Compressed programs, such as the one-year MBA pioneered by INSEAD 50 years ago, leave little chance to catch up if you fall behind. Classes start at 8:30 a.m. and finish at 7 p.m., even on public holidays. As FT points out, in this format, core courses are largely dispatched in a four-month sprint at the start of the year. Engineers and business graduates certainly have the upper hand with subjects such as statistics or accounting; those without either a quantitative background or business education will have a tough row to hoe.

When it comes to class composition, one-year courses may have more sponsored students who may be older and have more workplace experience. These seasoned students may find discussions of leadership frustrating in classes where few have ever managed other workers.

In terms of what happens in the classroom, the differences are clear, says FT. A one-year program might squeeze a course of 10 three-hour sessions into 16 90-minute slots. Two-year MBAs, such as that at IESE Business School in Spain, thus have time to stick to the Harvard model where every class revolves around a discussion of a business case. This means shorter MBAs do not waste time rehearsing material students can find in textbooks.

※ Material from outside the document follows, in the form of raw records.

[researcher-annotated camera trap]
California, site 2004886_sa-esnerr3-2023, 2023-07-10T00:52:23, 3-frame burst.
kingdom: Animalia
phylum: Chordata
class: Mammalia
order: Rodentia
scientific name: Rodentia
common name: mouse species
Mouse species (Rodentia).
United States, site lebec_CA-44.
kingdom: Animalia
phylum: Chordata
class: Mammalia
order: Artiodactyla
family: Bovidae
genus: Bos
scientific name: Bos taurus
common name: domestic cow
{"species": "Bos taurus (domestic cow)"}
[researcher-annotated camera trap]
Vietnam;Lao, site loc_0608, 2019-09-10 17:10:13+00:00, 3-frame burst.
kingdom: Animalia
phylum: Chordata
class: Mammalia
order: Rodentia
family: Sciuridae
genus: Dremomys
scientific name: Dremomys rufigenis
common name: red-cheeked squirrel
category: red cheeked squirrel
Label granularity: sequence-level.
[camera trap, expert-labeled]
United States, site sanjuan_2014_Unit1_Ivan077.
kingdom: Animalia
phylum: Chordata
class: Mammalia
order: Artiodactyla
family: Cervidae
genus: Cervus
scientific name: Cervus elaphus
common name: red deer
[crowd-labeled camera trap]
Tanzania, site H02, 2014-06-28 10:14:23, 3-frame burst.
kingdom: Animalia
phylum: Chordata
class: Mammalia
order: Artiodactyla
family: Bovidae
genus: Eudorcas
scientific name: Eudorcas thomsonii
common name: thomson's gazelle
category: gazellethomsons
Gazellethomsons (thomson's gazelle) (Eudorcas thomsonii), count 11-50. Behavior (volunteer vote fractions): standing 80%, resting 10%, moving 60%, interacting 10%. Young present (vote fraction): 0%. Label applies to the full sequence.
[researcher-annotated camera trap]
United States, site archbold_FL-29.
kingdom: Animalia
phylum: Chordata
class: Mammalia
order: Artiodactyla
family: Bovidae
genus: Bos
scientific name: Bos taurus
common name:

According to FT, the critical difference between the two modes of study is off campus. At the heart of the two-year program, in the long summer break between first and second years, is an internship. This summer job on steroids allows students to subsidize their study and try a different career for 12 weeks.

Ask yourself, how crystalized are your professional goals? This can help the decision-making process, as those with a definite goal may appreciate the efficacy of a one-year progam. Conversely, anyone still contemplating several career avenues would probably enjoy the flexibility of a two-year program and the increased opportunities internships provide.

The indecisive might consider the latest intermediate options. London Business School has offered students a 15-month course since 2005. FT points out that this option is popular for would-be entrepreneurs who have found a promising project. Columbia Business School offers a 16-month variation, whereby those who do not want an internship can begin the course in January and study through the summer, beginning the second year in sync with the September intake.

So which program is best? No one can say for sure as nobody takes both paths. However, if you’re looking for Fridays off and a semblance of work-life balance, definitely steer clear of Europe.